Encoder layer (i.e., self-attention only) to use in a transformer.

Parameters:

attention (SelfAttention) – A suitably parameterized instance of SelfAttention.
feed_forward (Block) –
PyTorch Module that
- has a reset_parameters() method,
- has a new() method to make fresh copies of itself,
- processes tensors with dimensions (…, S, D),
where S is the sequence length and D is the model dimension specified in the attention.
pos_enc (Block, optional) –
PyTorch Module that
- has a reset_parameters() method,
- has a new() method to make fresh copies of itself,
- has a context attribute specifying the maximum sequence length,
- processes tensors with dimensions (…, S, D),
where S is the sequence length and D is the model dimension specified in the attention. If given, it will be called on the input tensor first thing. Typically, this would be an instance of Sinusoidal or Learnable positional encodings. Defaults to an instance of Identity, which does nothing.

Source data:
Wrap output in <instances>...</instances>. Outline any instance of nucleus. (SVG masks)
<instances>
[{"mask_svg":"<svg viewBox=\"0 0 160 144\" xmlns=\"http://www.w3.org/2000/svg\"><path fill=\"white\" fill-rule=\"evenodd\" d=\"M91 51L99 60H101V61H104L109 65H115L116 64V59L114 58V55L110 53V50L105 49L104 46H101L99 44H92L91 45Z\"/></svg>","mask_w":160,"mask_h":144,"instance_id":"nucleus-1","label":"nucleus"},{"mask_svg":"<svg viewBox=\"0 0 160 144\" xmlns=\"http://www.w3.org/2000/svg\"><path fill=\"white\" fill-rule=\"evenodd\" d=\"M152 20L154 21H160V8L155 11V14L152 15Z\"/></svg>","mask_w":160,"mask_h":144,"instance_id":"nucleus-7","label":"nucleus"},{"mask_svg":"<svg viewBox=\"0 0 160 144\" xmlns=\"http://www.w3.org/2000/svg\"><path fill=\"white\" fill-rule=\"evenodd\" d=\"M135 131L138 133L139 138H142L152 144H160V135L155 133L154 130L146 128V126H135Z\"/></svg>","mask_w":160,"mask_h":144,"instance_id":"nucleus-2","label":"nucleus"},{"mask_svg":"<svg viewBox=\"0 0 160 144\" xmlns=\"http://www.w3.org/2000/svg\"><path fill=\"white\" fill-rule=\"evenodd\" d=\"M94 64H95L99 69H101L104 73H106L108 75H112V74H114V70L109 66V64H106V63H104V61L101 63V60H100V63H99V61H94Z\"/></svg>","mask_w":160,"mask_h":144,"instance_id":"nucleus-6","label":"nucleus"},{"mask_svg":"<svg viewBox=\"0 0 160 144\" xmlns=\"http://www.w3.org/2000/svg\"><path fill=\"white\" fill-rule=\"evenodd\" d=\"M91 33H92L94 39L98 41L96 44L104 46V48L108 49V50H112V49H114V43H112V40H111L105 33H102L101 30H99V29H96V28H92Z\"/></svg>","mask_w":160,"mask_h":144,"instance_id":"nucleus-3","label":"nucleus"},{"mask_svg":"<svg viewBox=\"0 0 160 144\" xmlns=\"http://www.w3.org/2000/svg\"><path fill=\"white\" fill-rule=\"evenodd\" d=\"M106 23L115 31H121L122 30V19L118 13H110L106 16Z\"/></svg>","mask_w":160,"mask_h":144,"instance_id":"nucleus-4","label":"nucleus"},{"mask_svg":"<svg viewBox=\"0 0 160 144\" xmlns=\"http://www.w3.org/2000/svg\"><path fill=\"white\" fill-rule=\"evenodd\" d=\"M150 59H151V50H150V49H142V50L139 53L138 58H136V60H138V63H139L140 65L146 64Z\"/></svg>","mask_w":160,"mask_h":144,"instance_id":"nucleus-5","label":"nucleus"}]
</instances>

Tasks:
1 – Answer these questions from the encoder layer documentation:
(a) What kind of attention does the encoder layer use?
(b) What does S stand for in the tensor dimensions (…, S, D)?
(c) What is pos_enc an instance of by default?
2 – Reproduce the passage of the encoder layer documentation starting at "Encoder layer (i.e., self-attention" and ending at "instance of SelfAttention.".
The data are not required for any of the work that follows.

Answers to the tasks:
1 –
(a) Self-attention only.
(b) The sequence length.
(c) Identity, which does nothing.

2 –
Encoder layer (i.e., self-attention only) to use in a transformer.

Parameters:

attention (SelfAttention) – A suitably parameterized instance of SelfAttention.